[Task to complete]: How many of the lines below contain the string "instances"? Reply with the number alone.

[Supplied entries]:
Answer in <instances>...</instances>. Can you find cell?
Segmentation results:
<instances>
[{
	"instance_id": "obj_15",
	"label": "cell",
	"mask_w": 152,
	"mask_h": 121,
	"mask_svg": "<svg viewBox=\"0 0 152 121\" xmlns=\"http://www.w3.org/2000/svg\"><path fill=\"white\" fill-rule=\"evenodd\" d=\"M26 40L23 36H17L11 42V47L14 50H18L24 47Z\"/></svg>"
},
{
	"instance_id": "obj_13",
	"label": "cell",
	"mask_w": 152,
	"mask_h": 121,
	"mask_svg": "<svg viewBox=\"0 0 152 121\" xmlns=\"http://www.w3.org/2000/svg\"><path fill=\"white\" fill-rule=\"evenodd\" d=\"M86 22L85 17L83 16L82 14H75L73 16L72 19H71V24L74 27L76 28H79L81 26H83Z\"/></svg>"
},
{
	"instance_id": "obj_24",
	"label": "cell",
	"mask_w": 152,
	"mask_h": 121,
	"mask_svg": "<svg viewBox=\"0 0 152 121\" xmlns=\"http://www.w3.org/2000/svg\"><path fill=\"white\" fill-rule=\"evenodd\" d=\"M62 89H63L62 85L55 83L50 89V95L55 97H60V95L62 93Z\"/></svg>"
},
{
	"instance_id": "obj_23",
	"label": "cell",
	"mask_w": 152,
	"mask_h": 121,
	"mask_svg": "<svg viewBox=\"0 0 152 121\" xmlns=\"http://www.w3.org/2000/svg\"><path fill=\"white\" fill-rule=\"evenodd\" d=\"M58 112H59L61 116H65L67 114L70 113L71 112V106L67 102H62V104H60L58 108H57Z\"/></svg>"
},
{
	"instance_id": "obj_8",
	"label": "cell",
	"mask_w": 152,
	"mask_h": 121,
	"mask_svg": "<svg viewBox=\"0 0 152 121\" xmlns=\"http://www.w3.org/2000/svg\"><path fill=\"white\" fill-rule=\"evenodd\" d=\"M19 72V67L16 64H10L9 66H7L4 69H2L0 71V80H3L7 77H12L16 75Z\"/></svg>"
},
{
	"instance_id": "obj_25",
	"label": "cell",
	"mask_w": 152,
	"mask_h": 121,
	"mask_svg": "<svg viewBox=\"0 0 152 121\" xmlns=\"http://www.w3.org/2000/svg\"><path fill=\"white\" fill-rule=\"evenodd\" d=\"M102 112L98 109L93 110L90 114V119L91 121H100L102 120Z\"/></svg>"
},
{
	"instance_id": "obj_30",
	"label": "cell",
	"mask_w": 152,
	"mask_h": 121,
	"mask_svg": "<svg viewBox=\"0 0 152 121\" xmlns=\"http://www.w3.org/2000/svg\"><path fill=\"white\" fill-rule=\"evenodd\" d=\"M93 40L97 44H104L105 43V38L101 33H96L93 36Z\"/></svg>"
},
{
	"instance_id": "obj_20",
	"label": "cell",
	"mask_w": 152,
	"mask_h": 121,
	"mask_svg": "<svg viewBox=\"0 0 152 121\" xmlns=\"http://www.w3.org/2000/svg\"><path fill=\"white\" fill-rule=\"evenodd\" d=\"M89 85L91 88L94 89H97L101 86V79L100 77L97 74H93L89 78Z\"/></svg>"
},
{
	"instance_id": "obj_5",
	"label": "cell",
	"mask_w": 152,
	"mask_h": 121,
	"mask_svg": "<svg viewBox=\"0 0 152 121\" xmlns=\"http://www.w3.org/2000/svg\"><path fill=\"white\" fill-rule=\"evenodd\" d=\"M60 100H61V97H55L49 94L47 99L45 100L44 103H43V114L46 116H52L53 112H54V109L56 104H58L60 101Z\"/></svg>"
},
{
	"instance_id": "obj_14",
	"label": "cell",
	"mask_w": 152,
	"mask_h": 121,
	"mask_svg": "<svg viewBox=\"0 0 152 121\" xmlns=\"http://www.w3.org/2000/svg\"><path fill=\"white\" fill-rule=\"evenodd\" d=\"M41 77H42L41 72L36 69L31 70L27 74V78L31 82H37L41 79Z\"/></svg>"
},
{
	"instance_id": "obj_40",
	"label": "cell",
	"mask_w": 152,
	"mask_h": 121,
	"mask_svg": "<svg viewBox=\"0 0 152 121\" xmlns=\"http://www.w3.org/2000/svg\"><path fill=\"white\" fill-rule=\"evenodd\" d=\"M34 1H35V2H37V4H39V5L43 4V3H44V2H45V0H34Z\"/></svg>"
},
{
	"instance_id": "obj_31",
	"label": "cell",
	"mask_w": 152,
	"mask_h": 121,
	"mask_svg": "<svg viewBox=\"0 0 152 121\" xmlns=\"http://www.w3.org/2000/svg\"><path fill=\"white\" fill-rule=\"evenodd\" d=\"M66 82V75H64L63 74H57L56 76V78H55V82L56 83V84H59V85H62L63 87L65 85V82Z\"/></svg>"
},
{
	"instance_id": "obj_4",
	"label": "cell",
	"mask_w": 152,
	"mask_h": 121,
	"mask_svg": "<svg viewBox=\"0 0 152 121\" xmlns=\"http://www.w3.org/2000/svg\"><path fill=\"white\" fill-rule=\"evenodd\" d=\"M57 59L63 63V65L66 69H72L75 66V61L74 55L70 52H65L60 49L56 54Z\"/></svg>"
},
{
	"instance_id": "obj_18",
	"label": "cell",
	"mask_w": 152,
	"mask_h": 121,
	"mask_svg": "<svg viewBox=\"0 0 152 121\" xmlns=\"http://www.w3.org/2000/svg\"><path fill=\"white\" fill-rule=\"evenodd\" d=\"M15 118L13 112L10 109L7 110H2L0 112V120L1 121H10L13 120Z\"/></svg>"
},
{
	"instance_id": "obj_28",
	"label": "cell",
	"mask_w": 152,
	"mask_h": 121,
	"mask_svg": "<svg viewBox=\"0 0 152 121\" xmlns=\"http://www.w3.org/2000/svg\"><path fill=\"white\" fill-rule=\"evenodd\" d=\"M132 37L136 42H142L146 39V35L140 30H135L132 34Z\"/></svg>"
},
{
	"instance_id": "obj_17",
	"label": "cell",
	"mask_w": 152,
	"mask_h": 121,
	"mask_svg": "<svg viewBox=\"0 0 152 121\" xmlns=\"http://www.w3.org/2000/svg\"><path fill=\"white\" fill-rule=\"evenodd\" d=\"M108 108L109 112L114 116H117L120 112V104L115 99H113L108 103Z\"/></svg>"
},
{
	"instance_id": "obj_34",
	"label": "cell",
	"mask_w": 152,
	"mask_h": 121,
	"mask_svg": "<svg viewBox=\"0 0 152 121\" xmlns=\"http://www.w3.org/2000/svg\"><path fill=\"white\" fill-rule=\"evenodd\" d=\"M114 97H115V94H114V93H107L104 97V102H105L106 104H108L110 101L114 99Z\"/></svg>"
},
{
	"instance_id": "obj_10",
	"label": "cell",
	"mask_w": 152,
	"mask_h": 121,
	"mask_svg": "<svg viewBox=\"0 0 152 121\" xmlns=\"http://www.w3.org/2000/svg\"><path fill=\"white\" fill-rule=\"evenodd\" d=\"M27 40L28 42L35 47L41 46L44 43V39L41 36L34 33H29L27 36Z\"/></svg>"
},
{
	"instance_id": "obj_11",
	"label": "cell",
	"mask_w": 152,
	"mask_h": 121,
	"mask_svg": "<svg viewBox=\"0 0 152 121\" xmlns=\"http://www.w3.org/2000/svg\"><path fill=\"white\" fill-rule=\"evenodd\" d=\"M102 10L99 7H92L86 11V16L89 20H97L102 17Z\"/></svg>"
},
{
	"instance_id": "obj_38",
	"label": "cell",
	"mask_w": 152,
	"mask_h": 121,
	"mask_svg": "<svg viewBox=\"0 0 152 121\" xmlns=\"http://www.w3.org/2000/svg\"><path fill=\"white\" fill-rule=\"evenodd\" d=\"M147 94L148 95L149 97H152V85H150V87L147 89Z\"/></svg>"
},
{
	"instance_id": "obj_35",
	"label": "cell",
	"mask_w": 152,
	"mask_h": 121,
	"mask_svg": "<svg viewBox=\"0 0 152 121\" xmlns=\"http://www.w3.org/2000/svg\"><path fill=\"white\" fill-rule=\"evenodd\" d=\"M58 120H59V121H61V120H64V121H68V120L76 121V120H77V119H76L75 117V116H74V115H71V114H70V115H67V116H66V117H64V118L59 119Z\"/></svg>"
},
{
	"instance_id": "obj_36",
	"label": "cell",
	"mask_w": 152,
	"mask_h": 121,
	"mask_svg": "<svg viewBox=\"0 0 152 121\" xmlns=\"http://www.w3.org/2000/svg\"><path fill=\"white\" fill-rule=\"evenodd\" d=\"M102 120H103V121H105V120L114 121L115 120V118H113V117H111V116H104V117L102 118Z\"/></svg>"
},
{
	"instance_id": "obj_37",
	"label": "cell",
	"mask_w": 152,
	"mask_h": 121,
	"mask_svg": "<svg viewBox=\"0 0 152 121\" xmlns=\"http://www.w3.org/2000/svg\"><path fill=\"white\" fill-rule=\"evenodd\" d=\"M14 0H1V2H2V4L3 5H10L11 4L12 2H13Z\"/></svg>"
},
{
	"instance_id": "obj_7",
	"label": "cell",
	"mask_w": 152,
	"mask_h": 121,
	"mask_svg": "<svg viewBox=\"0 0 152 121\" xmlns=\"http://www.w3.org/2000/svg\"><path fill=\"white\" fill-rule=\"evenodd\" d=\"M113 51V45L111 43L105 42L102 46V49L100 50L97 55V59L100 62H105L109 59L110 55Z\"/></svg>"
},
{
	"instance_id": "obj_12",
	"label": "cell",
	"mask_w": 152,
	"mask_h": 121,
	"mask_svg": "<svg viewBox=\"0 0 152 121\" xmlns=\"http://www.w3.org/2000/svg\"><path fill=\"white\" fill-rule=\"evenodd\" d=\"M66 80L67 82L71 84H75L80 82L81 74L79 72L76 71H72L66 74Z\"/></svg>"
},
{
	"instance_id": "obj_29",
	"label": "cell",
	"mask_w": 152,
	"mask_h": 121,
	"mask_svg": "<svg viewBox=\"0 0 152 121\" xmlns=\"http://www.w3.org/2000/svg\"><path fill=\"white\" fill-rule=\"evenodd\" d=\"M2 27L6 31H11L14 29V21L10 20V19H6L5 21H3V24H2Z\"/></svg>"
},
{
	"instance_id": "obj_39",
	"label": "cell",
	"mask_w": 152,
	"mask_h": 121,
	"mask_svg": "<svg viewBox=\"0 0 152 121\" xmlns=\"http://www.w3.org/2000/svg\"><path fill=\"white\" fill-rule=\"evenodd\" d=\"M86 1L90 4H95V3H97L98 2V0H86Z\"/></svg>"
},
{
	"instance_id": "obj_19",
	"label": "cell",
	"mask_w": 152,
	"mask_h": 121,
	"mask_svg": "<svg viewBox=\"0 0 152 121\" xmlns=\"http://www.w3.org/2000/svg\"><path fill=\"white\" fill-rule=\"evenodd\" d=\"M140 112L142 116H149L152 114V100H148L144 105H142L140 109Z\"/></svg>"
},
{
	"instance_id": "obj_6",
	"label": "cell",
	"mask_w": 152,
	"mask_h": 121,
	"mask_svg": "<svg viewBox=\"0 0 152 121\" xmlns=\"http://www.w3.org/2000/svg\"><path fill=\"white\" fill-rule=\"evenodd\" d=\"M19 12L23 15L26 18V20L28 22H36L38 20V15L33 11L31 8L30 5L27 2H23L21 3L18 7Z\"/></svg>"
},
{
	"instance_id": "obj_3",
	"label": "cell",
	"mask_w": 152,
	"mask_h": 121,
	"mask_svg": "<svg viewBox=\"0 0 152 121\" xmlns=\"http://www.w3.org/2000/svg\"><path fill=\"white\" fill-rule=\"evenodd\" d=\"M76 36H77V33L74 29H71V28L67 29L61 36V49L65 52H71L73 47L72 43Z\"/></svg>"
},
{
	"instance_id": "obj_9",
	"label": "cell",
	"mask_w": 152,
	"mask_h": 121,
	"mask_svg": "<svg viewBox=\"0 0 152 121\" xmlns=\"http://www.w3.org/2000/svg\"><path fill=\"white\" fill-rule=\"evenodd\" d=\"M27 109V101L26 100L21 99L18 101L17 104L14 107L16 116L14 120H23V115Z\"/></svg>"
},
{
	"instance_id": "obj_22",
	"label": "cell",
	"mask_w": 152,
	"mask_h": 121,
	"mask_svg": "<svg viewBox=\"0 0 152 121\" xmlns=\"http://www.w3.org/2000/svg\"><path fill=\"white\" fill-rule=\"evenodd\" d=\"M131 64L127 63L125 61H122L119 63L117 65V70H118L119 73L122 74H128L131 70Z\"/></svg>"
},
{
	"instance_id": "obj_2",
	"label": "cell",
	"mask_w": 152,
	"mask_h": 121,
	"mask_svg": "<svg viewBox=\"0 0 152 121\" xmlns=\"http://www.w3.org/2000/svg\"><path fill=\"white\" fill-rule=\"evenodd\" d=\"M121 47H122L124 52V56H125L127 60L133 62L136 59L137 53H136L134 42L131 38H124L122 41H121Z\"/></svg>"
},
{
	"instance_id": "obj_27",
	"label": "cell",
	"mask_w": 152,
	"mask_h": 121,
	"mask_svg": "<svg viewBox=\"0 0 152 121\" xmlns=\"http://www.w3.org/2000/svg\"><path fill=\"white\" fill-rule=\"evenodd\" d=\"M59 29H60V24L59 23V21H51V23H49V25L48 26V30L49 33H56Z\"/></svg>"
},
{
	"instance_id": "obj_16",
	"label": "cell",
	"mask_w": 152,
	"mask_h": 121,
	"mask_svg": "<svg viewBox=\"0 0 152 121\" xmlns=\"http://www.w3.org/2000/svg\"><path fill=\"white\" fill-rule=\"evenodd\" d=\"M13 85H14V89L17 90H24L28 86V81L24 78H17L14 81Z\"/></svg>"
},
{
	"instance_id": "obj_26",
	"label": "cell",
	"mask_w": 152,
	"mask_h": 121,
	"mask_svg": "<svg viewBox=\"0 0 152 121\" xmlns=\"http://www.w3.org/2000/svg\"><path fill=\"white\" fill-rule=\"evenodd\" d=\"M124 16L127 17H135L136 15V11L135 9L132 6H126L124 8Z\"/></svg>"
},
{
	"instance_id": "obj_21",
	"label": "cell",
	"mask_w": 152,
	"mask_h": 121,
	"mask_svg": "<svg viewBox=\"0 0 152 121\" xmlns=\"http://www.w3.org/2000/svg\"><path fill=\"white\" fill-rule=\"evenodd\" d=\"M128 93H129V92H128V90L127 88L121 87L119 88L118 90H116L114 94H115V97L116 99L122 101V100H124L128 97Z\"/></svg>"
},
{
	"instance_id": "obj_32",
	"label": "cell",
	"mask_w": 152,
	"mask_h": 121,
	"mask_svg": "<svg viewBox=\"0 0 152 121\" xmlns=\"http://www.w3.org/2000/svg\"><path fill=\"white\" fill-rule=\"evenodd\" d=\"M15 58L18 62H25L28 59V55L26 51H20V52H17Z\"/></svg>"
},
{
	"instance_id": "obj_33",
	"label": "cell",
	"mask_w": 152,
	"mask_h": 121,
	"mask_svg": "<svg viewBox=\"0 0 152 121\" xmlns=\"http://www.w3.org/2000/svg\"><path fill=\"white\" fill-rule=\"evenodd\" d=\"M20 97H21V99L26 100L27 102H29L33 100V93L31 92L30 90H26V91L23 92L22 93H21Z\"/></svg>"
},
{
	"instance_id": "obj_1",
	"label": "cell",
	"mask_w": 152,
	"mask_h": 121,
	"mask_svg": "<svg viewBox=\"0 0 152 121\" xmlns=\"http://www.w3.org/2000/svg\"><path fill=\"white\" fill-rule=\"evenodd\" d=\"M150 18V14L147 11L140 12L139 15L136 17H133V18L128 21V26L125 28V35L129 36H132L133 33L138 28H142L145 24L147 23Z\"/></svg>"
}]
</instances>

[Solution to this task]: 3